Task » Transcribe the stretch from "It describes the" through "instead of easier." in the text on DBSCAN and dimensionality reduction, keeping every word and mark unchanged.

### Source text ###

Step 2: Identify Core, Border, and Noise Points

Core Points (≥ MinPts = 4 total points including itself):
- P2: Has 4 total points (P1, P3, P11, and itself) → Core
- P7: Has 5 total points (P4, P5, P6, P8, and itself) → Core
- P11: Has 4 total points (P2, P10, P12, and itself) → Core
Border Points (less than 4 total points but within ε of a core point):
- P1: Connected to core point P2
- P3: Connected to core point P2
- P4: Connected to core point P7
- P5: Connected to core point P7
- P6: Connected to core point P7
- P8: Connected to core point P7
- P10: Connected to core point P11
- P12: Connected to core point P11
Noise Points (not core and not connected to any core point):
- P9: Only connected to P12, but not within ε of any core point

Step 3: Form Clusters

Since core points P2 and P11 are connected through their mutual neighborhood (distance 1.41 < 1.9), they form one large cluster:

Cluster 1: P1, P2, P3, P10, P11, P12 (6 points)
- Core points: P2, P11
- Border points: P1, P3, P10, P12
Cluster 2: P4, P5, P6, P7, P8 (5 points)
- Core point: P7
- Border points: P4, P5, P6, P8

Summary

Cluster 1: P1, P2, P3, P10, P11, P12 (6 points)
Cluster 2: P4, P5, P6, P7, P8 (5 points)
Noise Points: P9 (1 point)

Why DBSCAN is Useful?

- It can find clusters of arbitrary shapes.
- It automatically identifies noise points.
- It does not require specifying the number of clusters upfront.

Dimensionality Reduction Techniques

When working with datasets that have a lot of features (or columns), it becomes tricky to visualize, analyze, and build models effectively. That’s where dimensionality reduction techniques come in. In this session, we'll explore what high-dimensional data is, why it's a problem, and how we can handle it using methods like Principal Component Analysis (PCA).

Understanding the Curse of Dimensionality

The more features (also called dimensions) your dataset has, the more complex things get. This complexity leads to a challenge often referred to as the "Curse of Dimensionality", or more casually, the "Problem of Plenty".

What Does "Problem of Plenty" Mean?

It describes the difficulties that arise when datasets have too many dimensions. While more data sounds good, too many features can actually make analysis harder instead of easier.

What Are Dimensions in Data?

In data science, each feature or column in your dataset is considered a dimension. Here's how dimensions look visually:

1 Dimension: A straight line
2 Dimensions: A flat plane (like an x-y graph)
3 Dimensions: A cube or 3D space
4 or More Dimensions: Cannot be visualized easily — they exist only mathematically

Why Are Too Many Dimensions a Problem?

There are two main reasons:

1. Difficult Data Representation

Visualizing data with many dimensions is nearly impossible
Human intuition doesn’t work well beyond 3 dimensions

2. Poor Model Performance

High-dimensional data often causes a big difference between how well a model performs on the training set and how poorly it performs on new, unseen data. This is known as the training vs. testing performance gap.

Models may "memorize" the training data
But they fail to generalize to new data
This issue is a direct result of the curse of dimensionality

Putting It All Together

All these issues — difficulty in visualizing, analyzing, and modeling — come together to form what we call the "Curse of Dimensionality" or "Problem of Plenty".

Dimensionality Reduction to the Rescue: PCA

To deal with high-dimensional data, one of the most popular and effective techniques is Principal Component Analysis (PCA).

What is PCA?

### Listed records ###

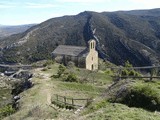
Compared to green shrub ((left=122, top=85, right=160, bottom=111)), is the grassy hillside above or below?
below

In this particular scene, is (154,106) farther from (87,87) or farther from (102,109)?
(87,87)

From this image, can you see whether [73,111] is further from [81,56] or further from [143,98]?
[81,56]

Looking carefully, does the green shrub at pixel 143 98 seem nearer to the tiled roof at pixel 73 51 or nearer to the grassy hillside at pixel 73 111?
the grassy hillside at pixel 73 111

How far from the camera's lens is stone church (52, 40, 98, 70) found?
256 ft

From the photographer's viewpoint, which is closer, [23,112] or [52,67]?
[23,112]

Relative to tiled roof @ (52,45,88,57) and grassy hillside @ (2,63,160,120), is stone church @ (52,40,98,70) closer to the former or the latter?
tiled roof @ (52,45,88,57)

###

Answer to this exercise »
It describes the difficulties that arise when datasets have too many dimensions. While more data sounds good, too many features can actually make analysis harder instead of easier.